--- begin Source excerpt ---

Category Archives: Uncategorized

Extension Agent or Extension Educator?

As we celebrate 100 years of outstanding service to our communities, is it time to consider a name change for those people in our system who have the most direct contact with our clients, the Agents?

I argue that we should use a name that is more descriptive of what agents do–educate. Despite 100 years of existence, or maybe because it has been 100 years and our society has drastically changed over that time, the majority of people in our society don’t know what Extension is, or what an Extension Agent does.

So perhaps if we changed the title of those on the front lines, we would begin to create an image in society of what an agent does (educate) and what Extension is about (education).

What do you think?  Extension Educators for the next 100 years?

Joe Hunnings

Balancing Field and Office Time

I receive many unsolicited phone calls and e-mail messages each year from clients that sing the praises of their local Extension agents and/or office.  These calls are a joy to receive.  I also receive calls from Extension clients that are upset.  When this happens I do my best to listen and help facilitate a solution where warranted.  Paradoxically, within the past year a client called to complain that an agent was never in the office, and I also received a call from a client expressing concern that an agent was always in the office (i.e., did not spend enough time in the field).  This dichotomy begs the question, is there an appropriate balance of field and office time?  I have my thoughts on this subject, which I will share after I hear yours!

Dan Goerlich

Are Concerns About Civil Rights For Extension Still Valid Today?

The Civil Rights Act of 1964 was enacted 50 years ago this summer. Since that time discrimination in the U.S. has been drastically reduced, but not snuffed out. Systemic biases against minorities still exist. Look at these charts if you’re not convinced.

--- end Source excerpt ---
--- begin Information supplied ---

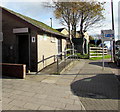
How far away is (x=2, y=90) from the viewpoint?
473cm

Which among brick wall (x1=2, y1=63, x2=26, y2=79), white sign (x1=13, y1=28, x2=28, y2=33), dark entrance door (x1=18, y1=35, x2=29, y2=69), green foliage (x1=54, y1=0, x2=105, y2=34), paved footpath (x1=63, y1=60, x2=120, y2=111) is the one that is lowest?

--- end Information supplied ---
--- begin Information supplied ---

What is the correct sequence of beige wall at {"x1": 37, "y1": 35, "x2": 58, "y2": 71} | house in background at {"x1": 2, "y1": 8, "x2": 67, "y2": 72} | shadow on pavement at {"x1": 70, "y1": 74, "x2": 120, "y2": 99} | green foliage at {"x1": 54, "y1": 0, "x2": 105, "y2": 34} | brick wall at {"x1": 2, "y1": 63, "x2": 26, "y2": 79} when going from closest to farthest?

--- end Information supplied ---

Given exercise 1:
In the Extension blog posts, what are the answers to these questions?
(a) What title does the first post propose in place of "Extension Agent"?
(b) Who wrote the post on balancing field and office time?
(c) How many years before that summer was the Civil Rights Act of 1964 enacted?
Given exercise 2:
Can you reproduce the Extension blog posts word for word, starting at "Extension Agent or" and ending at "is about (education)."?
The material shown here is separate from the Extension blog posts.

Exercise solution 1:
(a) Extension Educator
(b) Dan Goerlich
(c) 50 years

Exercise solution 2:
Extension Agent or Extension Educator?

As we celebrate 100 years of outstanding service to our communities, is it time to consider a name change for those people in our system who have the most direct contact with our clients, the Agents?

I argue that we should use a name that is more descriptive of what agents do–educate. Despite 100 years of existence, or maybe because it has been 100 years and our society has drastically changed over that time, the majority of people in our society don’t know what Extension is, or what an Extension Agent does.

So perhaps if we changed the title of those on the front lines, we would begin to create an image in society of what an agent does (educate) and what Extension is about (education).